L’Académie fit un rapport au mois d’avril 1741 sur le mémoire de Voltaire. Elle était elle-même assez divisée sur la question de la force. Le secrétaire perpétuel, Dortous de Mairan, tenait pour l’opinion de Voltaire. Des deux commissaires chargés du rapport, l’un, Clairaut, était, comme nous avons vu, partisan de Leibniz ; l’autre, Pitot de Launay, était de l’avis contraire. Le rapport fut donc assez éclectique, et se garda bien de décider la question. On louait Voltaire d’avoir présenté d’une façon claire et abrégée toutes les raisons qui peuvent être données contre la force vive ; mais on le félicitait surtout d’avoir dit, en forme de conclusion, que « la véritable physique consiste à tenir registre des opérations de la nature avant de vouloir tout asservir à une loi générale. » En vain Voltaire insista pour obtenir une décision plus nette, « Je voulais un jugement ; dit-il à Maupertuis. Les commissaires se sont contentés de dire que je n’entendais pas mal la matière. Mais Pitot prétend que le fond de la chose est aussi difficile que la quadrature du cercle. Je ne croyais pas que cette question fût si profonde. »

On se demandera peut-être ce qui portait Voltaire à adresser à l’Académie des sciences un mémoire sur une question de pure mécanique, sur un sujet qui semblait réservé aux géomètres de profession.

Cela peut s’expliquer par un certain désir de toucher à tout et de ne se montrer étranger à aucune branche d’études ; mais nous inclinons à penser que Voltaire avait un motif plus spécial en s’adressant à l’Académie et en cherchant à faire auprès d’elle ses preuves de géomètre. Divers indices nous font supposer qu’à l’époque où nous sommes parvenus il avait conçu secrètement la pensée d’entrer lui-même à l’Académie des sciences.

Section des données -
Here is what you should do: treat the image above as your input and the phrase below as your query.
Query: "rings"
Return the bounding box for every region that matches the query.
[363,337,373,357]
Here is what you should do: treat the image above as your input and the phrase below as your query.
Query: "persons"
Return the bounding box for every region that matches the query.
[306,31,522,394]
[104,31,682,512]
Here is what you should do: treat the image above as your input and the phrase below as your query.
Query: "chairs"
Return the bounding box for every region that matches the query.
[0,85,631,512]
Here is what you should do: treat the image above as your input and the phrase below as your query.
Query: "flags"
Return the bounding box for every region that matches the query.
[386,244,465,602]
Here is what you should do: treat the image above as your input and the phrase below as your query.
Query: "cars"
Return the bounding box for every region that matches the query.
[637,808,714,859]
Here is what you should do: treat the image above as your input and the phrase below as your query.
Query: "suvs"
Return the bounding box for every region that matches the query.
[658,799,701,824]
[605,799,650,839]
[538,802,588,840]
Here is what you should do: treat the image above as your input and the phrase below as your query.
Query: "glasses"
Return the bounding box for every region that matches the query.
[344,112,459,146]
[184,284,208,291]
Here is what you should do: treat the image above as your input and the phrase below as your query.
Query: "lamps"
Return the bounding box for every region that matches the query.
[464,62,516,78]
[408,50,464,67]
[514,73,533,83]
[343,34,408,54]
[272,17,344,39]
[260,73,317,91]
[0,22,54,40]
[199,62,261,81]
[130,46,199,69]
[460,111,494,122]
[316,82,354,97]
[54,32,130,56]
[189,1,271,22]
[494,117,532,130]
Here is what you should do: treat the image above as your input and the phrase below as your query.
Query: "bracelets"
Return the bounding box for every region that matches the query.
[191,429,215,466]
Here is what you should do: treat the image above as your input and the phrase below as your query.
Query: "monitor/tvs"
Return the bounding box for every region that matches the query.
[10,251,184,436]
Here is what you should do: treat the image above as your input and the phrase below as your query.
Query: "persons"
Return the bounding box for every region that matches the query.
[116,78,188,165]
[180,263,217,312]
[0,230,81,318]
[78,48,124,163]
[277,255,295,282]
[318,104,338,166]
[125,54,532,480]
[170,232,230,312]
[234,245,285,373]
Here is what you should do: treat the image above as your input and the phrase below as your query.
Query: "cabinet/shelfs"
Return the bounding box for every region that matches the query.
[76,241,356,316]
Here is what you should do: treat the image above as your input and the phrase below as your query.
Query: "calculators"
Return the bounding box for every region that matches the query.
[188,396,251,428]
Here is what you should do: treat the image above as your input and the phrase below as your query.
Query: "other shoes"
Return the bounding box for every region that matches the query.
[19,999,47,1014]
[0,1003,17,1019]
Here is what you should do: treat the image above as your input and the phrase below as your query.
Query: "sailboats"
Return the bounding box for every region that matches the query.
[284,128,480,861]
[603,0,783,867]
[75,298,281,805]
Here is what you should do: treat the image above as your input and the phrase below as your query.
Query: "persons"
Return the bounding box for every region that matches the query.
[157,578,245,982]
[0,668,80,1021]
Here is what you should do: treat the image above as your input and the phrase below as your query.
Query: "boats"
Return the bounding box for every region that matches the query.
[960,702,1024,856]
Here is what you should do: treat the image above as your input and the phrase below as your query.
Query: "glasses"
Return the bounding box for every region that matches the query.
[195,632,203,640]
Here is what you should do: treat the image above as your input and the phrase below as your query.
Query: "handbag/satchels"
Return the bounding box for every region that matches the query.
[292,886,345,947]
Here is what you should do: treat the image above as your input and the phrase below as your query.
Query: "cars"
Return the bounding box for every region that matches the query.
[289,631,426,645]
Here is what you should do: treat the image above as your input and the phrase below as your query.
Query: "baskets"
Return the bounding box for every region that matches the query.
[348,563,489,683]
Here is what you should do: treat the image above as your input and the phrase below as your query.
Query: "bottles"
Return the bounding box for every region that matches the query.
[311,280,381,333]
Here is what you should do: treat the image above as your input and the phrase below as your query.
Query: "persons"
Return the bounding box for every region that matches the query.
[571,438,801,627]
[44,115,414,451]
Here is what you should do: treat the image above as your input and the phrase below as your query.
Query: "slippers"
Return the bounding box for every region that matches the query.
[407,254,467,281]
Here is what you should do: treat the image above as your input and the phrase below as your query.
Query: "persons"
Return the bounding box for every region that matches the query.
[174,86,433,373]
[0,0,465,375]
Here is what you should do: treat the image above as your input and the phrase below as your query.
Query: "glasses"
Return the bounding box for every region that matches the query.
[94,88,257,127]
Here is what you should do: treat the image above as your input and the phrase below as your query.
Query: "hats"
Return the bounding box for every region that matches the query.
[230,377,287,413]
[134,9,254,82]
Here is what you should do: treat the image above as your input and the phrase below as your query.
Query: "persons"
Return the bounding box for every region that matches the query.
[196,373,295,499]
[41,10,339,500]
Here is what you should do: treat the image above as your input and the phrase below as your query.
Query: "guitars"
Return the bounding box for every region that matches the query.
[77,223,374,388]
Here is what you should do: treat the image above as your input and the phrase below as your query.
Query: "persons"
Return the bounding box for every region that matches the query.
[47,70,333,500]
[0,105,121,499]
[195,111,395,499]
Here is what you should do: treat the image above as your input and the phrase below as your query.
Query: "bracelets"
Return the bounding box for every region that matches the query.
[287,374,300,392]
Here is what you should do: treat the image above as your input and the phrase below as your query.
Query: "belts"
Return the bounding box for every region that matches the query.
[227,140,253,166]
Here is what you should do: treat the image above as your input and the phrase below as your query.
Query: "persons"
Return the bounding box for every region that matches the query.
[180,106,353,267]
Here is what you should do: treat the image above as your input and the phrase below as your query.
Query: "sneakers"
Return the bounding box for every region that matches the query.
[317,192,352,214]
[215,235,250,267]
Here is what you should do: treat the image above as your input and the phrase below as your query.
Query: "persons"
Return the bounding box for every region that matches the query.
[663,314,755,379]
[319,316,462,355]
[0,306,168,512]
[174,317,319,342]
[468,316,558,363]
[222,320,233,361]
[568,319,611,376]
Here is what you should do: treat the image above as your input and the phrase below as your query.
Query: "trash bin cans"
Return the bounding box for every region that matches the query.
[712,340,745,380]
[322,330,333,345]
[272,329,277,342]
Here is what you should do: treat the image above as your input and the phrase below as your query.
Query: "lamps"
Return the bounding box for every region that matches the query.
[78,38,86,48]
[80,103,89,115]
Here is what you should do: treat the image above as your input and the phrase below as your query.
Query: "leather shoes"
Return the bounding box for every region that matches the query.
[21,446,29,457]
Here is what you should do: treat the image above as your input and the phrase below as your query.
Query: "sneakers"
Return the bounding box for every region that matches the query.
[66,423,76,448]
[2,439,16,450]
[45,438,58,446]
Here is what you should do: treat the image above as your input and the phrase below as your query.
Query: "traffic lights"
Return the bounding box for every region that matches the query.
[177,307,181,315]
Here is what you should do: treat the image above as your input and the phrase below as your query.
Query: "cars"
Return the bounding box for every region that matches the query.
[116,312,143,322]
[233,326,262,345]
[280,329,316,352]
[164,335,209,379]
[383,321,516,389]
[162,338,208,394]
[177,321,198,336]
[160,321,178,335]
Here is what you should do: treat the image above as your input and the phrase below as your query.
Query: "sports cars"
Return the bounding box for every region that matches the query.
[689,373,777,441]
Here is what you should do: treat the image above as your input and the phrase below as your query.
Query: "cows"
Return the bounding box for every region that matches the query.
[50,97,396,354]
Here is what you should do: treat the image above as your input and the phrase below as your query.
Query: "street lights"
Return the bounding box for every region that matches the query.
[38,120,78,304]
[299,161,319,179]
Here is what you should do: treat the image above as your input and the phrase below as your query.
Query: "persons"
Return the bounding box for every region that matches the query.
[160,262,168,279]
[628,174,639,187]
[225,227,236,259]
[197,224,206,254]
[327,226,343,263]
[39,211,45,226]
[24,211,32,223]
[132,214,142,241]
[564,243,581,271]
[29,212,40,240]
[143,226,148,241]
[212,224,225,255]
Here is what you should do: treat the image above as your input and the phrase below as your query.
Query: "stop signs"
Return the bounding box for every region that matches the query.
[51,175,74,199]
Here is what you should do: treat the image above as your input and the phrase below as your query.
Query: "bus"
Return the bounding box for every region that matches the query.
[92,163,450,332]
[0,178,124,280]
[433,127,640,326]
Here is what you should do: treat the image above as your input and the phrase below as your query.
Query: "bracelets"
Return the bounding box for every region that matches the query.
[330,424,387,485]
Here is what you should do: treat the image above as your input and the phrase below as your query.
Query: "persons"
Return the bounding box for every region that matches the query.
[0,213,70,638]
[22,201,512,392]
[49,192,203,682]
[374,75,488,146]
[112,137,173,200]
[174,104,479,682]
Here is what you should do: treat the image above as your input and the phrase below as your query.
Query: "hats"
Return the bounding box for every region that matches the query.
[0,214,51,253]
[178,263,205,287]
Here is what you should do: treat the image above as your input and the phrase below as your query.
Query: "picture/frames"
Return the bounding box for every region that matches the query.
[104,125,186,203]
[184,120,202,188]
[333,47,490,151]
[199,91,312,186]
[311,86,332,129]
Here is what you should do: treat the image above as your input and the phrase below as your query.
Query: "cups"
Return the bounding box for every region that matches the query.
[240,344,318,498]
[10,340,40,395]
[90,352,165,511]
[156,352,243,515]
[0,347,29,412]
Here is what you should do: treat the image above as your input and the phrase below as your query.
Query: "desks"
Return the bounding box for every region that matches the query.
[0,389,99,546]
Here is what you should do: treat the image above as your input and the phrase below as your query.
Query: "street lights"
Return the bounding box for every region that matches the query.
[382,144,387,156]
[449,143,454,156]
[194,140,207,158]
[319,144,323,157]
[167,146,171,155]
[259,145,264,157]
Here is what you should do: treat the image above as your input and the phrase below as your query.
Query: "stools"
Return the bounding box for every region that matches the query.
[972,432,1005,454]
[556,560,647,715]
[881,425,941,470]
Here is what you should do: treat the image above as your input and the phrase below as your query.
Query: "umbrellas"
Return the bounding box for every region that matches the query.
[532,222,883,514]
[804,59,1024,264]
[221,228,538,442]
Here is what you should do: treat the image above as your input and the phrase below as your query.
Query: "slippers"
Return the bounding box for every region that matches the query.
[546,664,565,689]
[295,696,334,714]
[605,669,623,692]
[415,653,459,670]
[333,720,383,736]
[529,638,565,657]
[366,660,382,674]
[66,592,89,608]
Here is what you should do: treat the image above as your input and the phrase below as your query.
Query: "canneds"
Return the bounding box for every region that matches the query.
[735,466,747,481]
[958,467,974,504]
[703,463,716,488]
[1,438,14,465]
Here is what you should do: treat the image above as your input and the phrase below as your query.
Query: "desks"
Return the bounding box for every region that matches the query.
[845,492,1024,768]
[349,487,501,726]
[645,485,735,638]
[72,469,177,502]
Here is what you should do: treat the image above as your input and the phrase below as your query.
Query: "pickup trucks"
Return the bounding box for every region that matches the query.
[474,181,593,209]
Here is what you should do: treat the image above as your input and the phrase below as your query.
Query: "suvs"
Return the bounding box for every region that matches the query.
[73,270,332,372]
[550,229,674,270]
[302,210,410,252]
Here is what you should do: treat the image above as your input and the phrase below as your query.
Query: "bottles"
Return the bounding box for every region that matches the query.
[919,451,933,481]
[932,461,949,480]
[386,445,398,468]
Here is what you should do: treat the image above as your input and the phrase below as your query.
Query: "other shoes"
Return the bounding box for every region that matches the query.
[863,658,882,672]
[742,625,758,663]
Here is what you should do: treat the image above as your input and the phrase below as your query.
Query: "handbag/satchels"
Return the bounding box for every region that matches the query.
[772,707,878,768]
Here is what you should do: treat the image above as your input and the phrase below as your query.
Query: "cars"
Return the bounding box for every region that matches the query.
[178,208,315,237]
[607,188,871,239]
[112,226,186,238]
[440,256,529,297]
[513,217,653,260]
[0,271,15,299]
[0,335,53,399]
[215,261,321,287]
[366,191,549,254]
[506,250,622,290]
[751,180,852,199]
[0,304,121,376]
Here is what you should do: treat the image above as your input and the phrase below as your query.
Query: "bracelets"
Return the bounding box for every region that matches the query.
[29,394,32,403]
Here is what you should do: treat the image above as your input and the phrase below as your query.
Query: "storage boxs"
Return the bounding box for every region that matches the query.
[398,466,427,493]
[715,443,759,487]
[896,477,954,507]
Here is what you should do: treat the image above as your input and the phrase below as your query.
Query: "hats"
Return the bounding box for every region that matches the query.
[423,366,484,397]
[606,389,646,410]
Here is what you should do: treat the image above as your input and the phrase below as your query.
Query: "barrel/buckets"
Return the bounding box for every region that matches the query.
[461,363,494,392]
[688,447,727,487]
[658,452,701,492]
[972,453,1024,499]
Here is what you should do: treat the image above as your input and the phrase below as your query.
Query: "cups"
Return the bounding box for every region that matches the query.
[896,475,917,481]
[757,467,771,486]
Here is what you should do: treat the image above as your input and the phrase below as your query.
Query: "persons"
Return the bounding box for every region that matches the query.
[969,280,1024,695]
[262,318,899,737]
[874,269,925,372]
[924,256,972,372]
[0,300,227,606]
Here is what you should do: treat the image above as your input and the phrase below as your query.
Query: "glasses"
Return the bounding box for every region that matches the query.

Liste des tâches -
1) Répétez à l'identique le passage du texte sur Voltaire et l'Académie qui s'ouvre sur les mots contenant « On se demandera » et se clôt sur « l’Académie des sciences. ».
2) Reprenez le texte sur Voltaire et l'Académie des sciences là où il s'arrête, et poursuivez-le.
Les lignes forment un matériau à part, distinct du texte.

Liste des réponses -
1)
On se demandera peut-être ce qui portait Voltaire à adresser à l’Académie des sciences un mémoire sur une question de pure mécanique, sur un sujet qui semblait réservé aux géomètres de profession.

Cela peut s’expliquer par un certain désir de toucher à tout et de ne se montrer étranger à aucune branche d’études ; mais nous inclinons à penser que Voltaire avait un motif plus spécial en s’adressant à l’Académie et en cherchant à faire auprès d’elle ses preuves de géomètre. Divers indices nous font supposer qu’à l’époque où nous sommes parvenus il avait conçu secrètement la pensée d’entrer lui-même à l’Académie des sciences.

2)
Il y voyait sans doute un double avantage, une malice à faire et une mesure de précaution à prendre. En 1741, Voltaire n’avait encore aucune attache officielle ; ce n’est que quatre ou cinq ans plus tard que, par la faveur de madame de Pompadour, il fut coup sur coup nommé historiographe du roi, puis gentilhomme de la chambre, et enfin appelé à l’Académie française. Tous ces honneurs lui vinrent, comme il dit, « pour une farce de la foire ; » c’est ainsi qu’il nommait l’opéra-ballet de la Princesse de Navarre[1], qu’il composa à l’occasion du mariage du dauphin avec l’infante d’Espagne Marie-Thérèse. Dès l’année 1741, l’auteur de la Henriade, de Zaïre, de Mérope, était un des hommes de lettres les plus illustres de l’Europe, et il était choquant qu’il ne fût point entré à l’Académie française ; il avait fallu tout le crédit de ses ennemis et l’aversion de Louis XV pour l’en éloigner. Dans ces conditions, c’était un bon tour que de fausser compagnie aux quarante et de se glisser chez leurs voisins. Là était le côté malicieux du projet ; quant à la pensée de prudence, c’est une chose avérée qu’à cette époque Voltaire désirait un titre quelconque comme un bouclier contre ses ennemis, et, faute de mieux, il devait trouver quelque sûreté à se placer sous l’égide officielle de la science.

Il est certain qu’il affecte à ce moment de tenir les quarante en petite estime et de réserver tout son intérêt pour l’autre académie. On trouve ce point de vue marqué à diverses reprises, pendant cette période, dans sa correspondance. Un jour, par exemple, il a demandé à l’abbé Moussinot de lui envoyer les mémoires de l’Académie des sciences, où sont insérées les pièces qu’elle a couronnées. Moussinot annonce l’envoi de trente et un volumes. Voltaire se récrie ; il lui semble impossible que la collection dont il parle soit si volumineuse ; il faut que Moussinot ait fait quelque confusion ; ce sont sans doute

les quarante qui ont mis leurs archives en trente et un volumes, l’Académie des sciences en a bien moins. « Si l’on a fait le quiproquo, dit-il, il faut vite acheter les volumes des pièces qui ont remporté les prix à la véritable académie, et je vous renverrai les ennuyeux compliments de la pauvre Académie française. Franchement il serait dur d’avoir des compliments, que je ne lis pas, au lieu des bons ouvrages dont j’ai besoin[2]. »

Moussinot ne recevait pas seulement des railleries de ce genre, il était chargé aussi de commissions plus sérieuses : il avait ordre, — est-ce par hasard ? — de faire des avances d’argent à plusieurs savants de l’Académie qui se trouvaient dans une position embarrassée. Voltaire songeait à tout, et il estimait sans doute que ces petits moyens ne pouvaient pas nuire à sa candidature.

Aussi bien les indications que nous venons de donner et les détails dans lesquels nous sommes entré peuvent faire juger qu’il avait de véritables titres à figurer dans le corps officiel des savants de l’époque, et nous ne voyons pas qu’il eût fait trop mauvaise figure à côté des Clairaut et des Maupertuis[3].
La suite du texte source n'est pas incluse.